Dans la vraie vie, selon une histoire familiale rédigée par l’une des filles du couple, Landmesser a été envoyé en prison puis enrôlé pour combattre pour les nazis en 1944, déclaré disparu au combat et cru mort avant la fin de la guerre. Eckler a été envoyée dans un camp de concentration et a envoyé sa dernière lettre enregistrée en 1942.

Une vue de « La Bibliothèque vide », le mémorial de Berlin dédié aux livres brûlés par les nazis, le 27 août 2008. (חזרתי via Creative Commons)

Interdictions de livres nazis et Remarque

Peut-être inspiré par récents efforts d’interdiction des livres aux États-Unis, le film de DuVernay met également fortement l’accent sur les pratiques nazies d’autodafé de livres. Un segment montrant la visite de recherche de Wilkerson à Berlin persiste le mémorial de l’autodafé de livres de la ville, « La bibliothèque vide », une sculpture souterraine illuminée d’étagères blanches vides. Conçue par le célèbre artiste israélien Micha Ullman, l’image de la sculpture dans le film passe plus de temps à l’écran que même la plus célèbre de la ville.
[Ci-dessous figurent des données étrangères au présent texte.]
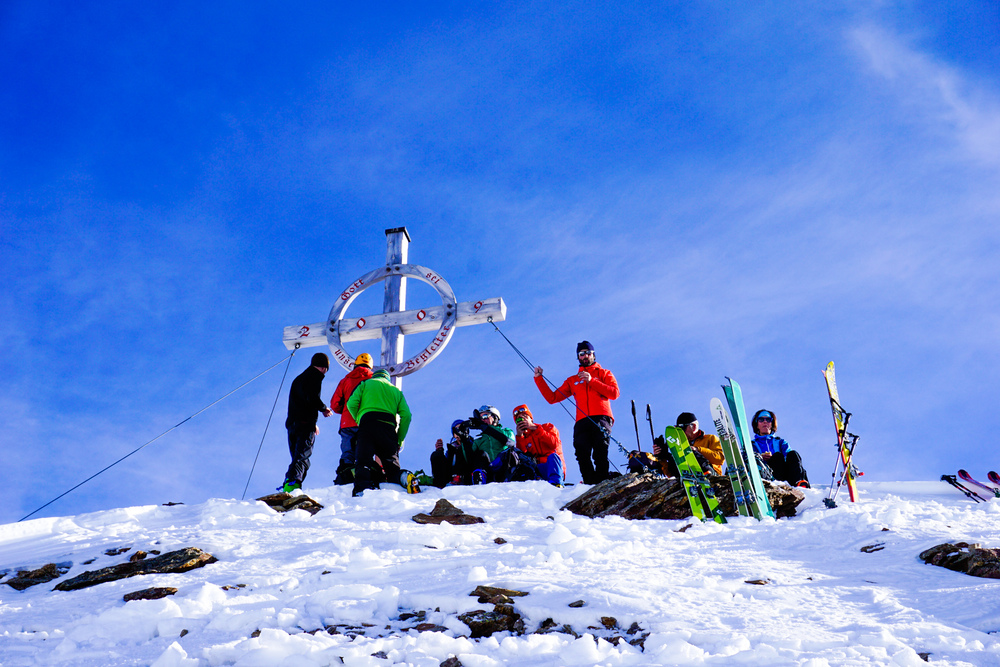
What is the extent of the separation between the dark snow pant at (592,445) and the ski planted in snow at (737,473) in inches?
56.6

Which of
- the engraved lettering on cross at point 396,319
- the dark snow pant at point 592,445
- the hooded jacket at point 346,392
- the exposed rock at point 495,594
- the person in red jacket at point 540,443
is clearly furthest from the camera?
the engraved lettering on cross at point 396,319

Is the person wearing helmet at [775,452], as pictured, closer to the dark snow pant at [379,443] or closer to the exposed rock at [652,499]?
the exposed rock at [652,499]

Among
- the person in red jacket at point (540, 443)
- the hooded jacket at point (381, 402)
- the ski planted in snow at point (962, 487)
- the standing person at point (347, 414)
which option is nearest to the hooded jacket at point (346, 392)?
the standing person at point (347, 414)

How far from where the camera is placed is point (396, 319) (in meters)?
10.2

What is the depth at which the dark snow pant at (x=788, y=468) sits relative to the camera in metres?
7.87

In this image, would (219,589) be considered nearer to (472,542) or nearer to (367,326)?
(472,542)

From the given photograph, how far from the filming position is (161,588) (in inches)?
145

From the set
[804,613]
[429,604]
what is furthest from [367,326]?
[804,613]

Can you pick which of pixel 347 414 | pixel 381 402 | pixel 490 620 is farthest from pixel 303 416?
pixel 490 620

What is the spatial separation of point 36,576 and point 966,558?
18.3 ft

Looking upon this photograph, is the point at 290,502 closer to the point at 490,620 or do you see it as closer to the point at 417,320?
the point at 490,620

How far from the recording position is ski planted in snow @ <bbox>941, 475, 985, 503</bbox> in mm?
7266

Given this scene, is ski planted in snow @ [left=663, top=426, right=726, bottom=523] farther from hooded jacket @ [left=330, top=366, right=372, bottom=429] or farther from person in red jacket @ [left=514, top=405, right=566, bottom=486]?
→ hooded jacket @ [left=330, top=366, right=372, bottom=429]

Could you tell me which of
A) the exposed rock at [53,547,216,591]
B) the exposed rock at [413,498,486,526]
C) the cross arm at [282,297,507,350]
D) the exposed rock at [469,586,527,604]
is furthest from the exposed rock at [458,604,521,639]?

Mémorial aux Juifs assassinés d’Europeet est accompagné de flashbacks d’un incendie public de livres nazis.

Un livre en particulier est fréquemment mentionné dans le film comme étant une cible des nazis, bien que son histoire juive soit considérablement plus compliquée : le roman de la Première Guerre mondiale « Tout est silencieux sur le front occidental ». L’auteur allemand du livre, Erich Maria Remarque, a été fréquemment accusé par les nazis d’être juif, alors qu’il ne l’était pas ; son roman anti-guerre, qui critique fortement les échecs militaires de l’Allemagne, a été considéré par les nazis comme démoralisant, tout comme son adaptation cinématographique initiale de 1930, réalisée par un juif. Le livre a récemment été refait en un film Netflix qui a été largement décoré de nominations aux Oscars.

Assujettissement ou extermination

Également lors de la visite de Wilkerson à Berlin dans le film, elle se dispute avec un universitaire allemand sur l’efficacité du lien entre l’esclavage et l’Holocauste.
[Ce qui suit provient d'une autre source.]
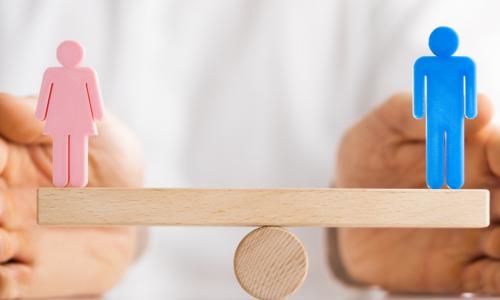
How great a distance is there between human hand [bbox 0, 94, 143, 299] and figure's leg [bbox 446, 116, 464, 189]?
17.9 inches

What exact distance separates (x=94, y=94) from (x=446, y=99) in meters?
0.34

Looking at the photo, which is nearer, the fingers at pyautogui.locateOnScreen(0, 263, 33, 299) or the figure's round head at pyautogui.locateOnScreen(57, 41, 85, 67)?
the figure's round head at pyautogui.locateOnScreen(57, 41, 85, 67)

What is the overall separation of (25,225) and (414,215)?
51 cm

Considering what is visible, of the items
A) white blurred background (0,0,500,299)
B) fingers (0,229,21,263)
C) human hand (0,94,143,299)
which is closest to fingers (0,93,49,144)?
human hand (0,94,143,299)

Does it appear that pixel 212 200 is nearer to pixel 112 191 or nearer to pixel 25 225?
pixel 112 191

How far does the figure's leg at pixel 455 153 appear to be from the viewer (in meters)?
0.85

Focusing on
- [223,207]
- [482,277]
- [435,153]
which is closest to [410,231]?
[482,277]

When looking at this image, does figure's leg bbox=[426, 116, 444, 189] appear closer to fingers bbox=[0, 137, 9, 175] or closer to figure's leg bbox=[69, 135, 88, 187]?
figure's leg bbox=[69, 135, 88, 187]

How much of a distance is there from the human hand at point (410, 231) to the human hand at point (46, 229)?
301 millimetres

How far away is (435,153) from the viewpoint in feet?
2.82

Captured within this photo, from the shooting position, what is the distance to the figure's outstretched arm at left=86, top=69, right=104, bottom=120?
85 centimetres

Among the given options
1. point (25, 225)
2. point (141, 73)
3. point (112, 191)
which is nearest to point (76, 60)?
point (112, 191)

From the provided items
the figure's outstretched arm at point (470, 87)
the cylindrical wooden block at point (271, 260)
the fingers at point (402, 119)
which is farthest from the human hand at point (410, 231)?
the cylindrical wooden block at point (271, 260)

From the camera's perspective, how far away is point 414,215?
32.1 inches
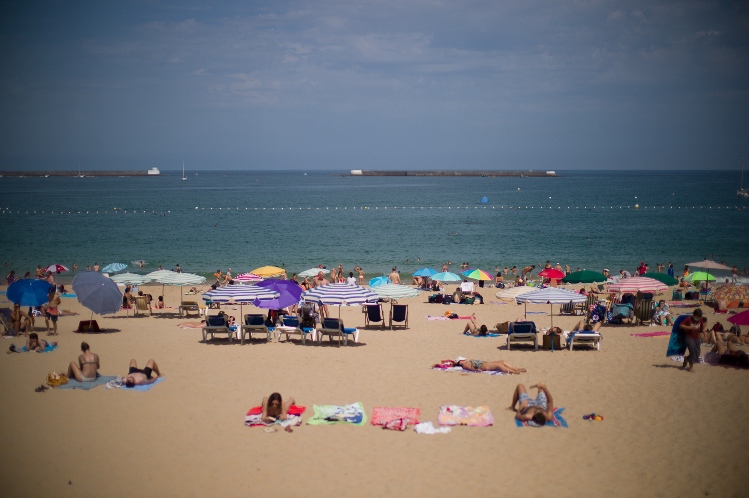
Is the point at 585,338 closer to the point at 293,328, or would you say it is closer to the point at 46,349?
the point at 293,328

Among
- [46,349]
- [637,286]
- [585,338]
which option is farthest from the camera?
[637,286]

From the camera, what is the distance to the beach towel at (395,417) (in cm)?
898

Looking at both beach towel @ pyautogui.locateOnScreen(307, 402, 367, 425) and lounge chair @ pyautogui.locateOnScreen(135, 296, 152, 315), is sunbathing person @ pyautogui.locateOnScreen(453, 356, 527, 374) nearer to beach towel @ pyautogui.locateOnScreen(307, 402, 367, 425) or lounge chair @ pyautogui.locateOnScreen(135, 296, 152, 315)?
beach towel @ pyautogui.locateOnScreen(307, 402, 367, 425)

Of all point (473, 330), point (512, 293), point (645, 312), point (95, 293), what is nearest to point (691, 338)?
point (512, 293)

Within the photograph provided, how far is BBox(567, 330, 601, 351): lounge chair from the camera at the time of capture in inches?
545

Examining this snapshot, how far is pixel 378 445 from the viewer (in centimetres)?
842

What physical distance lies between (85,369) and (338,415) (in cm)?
476

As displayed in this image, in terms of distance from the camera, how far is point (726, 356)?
12.2 m

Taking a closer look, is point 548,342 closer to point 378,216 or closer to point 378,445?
point 378,445

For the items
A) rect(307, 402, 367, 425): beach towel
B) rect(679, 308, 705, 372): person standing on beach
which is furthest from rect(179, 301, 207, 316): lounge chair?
rect(679, 308, 705, 372): person standing on beach

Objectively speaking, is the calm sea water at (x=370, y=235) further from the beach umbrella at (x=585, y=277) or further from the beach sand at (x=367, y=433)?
the beach sand at (x=367, y=433)

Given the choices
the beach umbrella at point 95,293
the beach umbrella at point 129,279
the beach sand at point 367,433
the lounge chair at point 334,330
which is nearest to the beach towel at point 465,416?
the beach sand at point 367,433

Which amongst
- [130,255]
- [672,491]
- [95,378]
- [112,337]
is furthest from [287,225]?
[672,491]

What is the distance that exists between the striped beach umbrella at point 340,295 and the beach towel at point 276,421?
16.7 feet
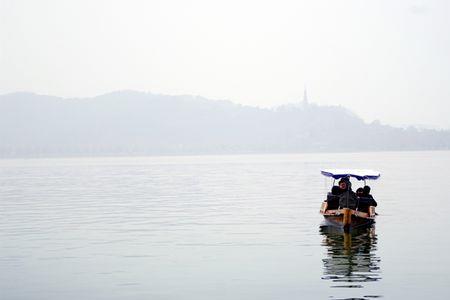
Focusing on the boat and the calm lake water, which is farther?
the boat

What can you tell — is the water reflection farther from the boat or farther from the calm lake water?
the boat

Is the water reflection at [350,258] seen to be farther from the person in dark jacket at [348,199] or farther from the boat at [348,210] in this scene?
the person in dark jacket at [348,199]

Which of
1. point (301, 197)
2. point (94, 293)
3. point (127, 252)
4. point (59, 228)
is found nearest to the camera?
point (94, 293)

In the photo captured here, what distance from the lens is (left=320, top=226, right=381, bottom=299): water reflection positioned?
92.6ft

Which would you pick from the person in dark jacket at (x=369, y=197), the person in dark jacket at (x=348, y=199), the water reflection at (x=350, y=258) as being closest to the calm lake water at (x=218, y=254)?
the water reflection at (x=350, y=258)

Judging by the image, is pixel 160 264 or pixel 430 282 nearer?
pixel 430 282

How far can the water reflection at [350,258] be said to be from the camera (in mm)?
28219

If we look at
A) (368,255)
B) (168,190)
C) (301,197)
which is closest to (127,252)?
(368,255)

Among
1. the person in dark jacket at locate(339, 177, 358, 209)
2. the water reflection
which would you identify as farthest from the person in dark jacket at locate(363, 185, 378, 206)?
the water reflection

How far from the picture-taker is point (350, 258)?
111 ft

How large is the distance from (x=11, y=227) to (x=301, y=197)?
34370 millimetres

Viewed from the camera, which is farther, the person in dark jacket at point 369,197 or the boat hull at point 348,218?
the person in dark jacket at point 369,197

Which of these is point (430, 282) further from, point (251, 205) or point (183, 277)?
point (251, 205)

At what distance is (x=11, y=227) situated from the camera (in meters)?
49.8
Même si l’esclavage a persisté pendant plusieurs générations et entraîné des souffrances indescriptibles, les objectifs fondamentaux étaient différents : l’esclavage était une arme du capitalisme conçue pour exploiter les humains à des fins lucratives, tandis que l’Holocauste était un projet visant à exterminer tous les Juifs de la terre.

C’est un débat qui s’est souvent révélé brûlant aux États-Unis ces dernières années, alors que certains Juifs se sont battus contre les concepts historiques fondés sur la race qui, selon eux, donnent la priorité à la souffrance des Noirs plutôt qu’à la leur. Une dirigeante juive du groupe militant de droite Moms For Liberty a déclaré à JTA l’année dernière qu’elle avait été inspirée par sa campagne contre l’éducation publique après que sa fille ait été confrontée à un quiz à l’école dont la réponse « correcte » était que l’esclavage était pire que l’Holocauste : ce qu’elle a dit considérer comme « une question de minimisation de l’Holocauste ».

Sans se laisser décourager, Wilkerson continue d’insister sur la ressemblance entre les deux sur la base de la caste : les deux institutions servaient à désigner une classe inférieure de personnes qui pourraient être maltraitées par une caste supérieure comme « une masse indifférenciée de boucs émissaires sans nom et sans visage ». »

Un montage tardif dans le film rend ce point explicite, car il coupe entre des scènes de femmes et d’enfants juifs maltraités dans un camp de concentration ; Femmes noires maltraitées à bord d’un navire négrier et meurtre de Trayvon Martin.